Обсуждение: BUG #12763: Planner refuses to do index-only-scan on partial indexes despite having all the required data

Поиск
Список
Период
Сортировка

BUG #12763: Planner refuses to do index-only-scan on partial indexes despite having all the required data

От
toruvinn@lain.pl
Дата:
The following bug has been logged on the website:

Bug reference:      12763
Logged by:          toruvinn
Email address:      toruvinn@lain.pl
PostgreSQL version: 9.3.6
Operating system:   linux (debian wheezy; pg compiled from sources)
Description:

Ran into it doing:
# SELECT COUNT(*) FROM foos f JOIN items i ON (i.id=f.id) WHERE f.user = xxx
AND f.type=2::smallint AND i.type=1;

johto told me on irc it may be worth reporting it here - thanks!
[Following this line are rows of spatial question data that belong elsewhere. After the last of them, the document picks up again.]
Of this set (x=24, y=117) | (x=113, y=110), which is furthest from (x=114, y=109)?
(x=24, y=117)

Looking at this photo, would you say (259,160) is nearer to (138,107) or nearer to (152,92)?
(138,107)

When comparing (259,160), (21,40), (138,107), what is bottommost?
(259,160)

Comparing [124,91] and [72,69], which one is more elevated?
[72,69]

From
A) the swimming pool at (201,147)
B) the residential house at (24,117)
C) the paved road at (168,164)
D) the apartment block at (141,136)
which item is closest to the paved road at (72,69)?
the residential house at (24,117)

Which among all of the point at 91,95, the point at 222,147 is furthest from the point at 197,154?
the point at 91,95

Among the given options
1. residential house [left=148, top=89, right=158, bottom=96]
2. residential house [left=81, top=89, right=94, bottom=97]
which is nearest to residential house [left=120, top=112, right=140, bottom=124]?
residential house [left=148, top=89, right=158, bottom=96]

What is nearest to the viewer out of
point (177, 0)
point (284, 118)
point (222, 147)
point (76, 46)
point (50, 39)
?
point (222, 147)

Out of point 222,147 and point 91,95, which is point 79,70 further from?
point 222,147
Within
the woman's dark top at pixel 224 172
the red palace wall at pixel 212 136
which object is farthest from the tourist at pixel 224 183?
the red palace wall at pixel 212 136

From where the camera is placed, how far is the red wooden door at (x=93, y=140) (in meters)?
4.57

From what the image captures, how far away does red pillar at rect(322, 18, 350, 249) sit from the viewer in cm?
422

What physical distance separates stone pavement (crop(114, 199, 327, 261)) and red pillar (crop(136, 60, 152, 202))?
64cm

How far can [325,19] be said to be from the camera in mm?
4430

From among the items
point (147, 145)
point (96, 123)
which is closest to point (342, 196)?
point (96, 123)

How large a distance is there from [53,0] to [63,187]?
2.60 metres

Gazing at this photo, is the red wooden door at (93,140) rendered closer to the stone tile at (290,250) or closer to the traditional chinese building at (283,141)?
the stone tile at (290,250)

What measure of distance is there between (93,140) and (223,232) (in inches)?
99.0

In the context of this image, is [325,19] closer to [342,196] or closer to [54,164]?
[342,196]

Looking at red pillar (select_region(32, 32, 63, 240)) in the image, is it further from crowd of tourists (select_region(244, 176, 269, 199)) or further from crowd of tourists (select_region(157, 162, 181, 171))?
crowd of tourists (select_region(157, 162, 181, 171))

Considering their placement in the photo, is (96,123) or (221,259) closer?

Everything works fine if I include the "type" column in the index (even
though it's limited to type = 1 - create index whatever on items (id, type)
where type = 1):
# explain analyze SELECT COUNT(*) FROM foos f JOIN items i ON (i.id=f.id)
WHERE f.user = xxx AND f.type=2::smallint AND i.type=1;

QUERY PLAN

-------------------------------------------------------------------------------------------------------------------------------------------------------------------
 Aggregate  (cost=79432.93..79432.94 rows=1 width=0) (actual
time=1067.016..1067.017 rows=1 loops=1)
   ->  Merge Join  (cost=547.51..79141.32 rows=116644 width=0) (actual
time=0.152..1058.394 rows=126993 loops=1)
         Merge Cond: (f.id = i.id)
         ->  Index Only Scan using fooindex on foos f  (cost=0.56..3030.56
rows=123032 width=8) (actual time=0.022..45.369 rows=137840 loops=1)
               Index Cond: ((user = xxx) AND (type = 2::smallint))
               Heap Fetches: 11958
         ->  Index Only Scan using items_id_type_fortype1 on items i
(cost=0.43..70622.28 rows=1638331 width=8) (actual time=0.028..871.310
rows=1637824 loops=1)
               Index Cond: (type = 1)
               Heap Fetches: 826872
 Total runtime: 1067.057 ms

However, an index on (id) WHERE type = 1 won't be considered for an
index-only-scan:

\d items:
(...)
    "items_id_type" btree (id, type)
    "items_id_type1" btree (id) WHERE type = 1

# explain analyze SELECT COUNT(*) FROM foos f JOIN items i ON (i.id=f.id)
WHERE f.user = xxx AND f.type=2::smallint AND i.type=1;

QUERY PLAN

----------------------------------------------------------------------------------------------------------------------------------------------------------
 Aggregate  (cost=80475.69..80475.70 rows=1 width=0) (actual
time=986.580..986.580 rows=1 loops=1)
   ->  Merge Join  (cost=547.83..80184.08 rows=116645 width=0) (actual
time=0.099..978.766 rows=126997 loops=1)
         Merge Cond: (f.id = i.id)
         ->  Index Only Scan using fooindex on foos f  (cost=0.56..3032.54
rows=123033 width=8) (actual time=0.016..41.495 rows=137844 loops=1)
               Index Cond: ((user = xxx) AND (type = 2::smallint))
               Heap Fetches: 11981
         ->  Index Only Scan using items_id_type on items i
(cost=0.43..71664.18 rows=1638331 width=8) (actual time=0.016..801.884
rows=1637822 loops=1)
               Index Cond: (type = 1)
               Heap Fetches: 844599
 Total runtime: 986.613 ms

- ignored the "..._type1" index. Now let's drop "items_id_type".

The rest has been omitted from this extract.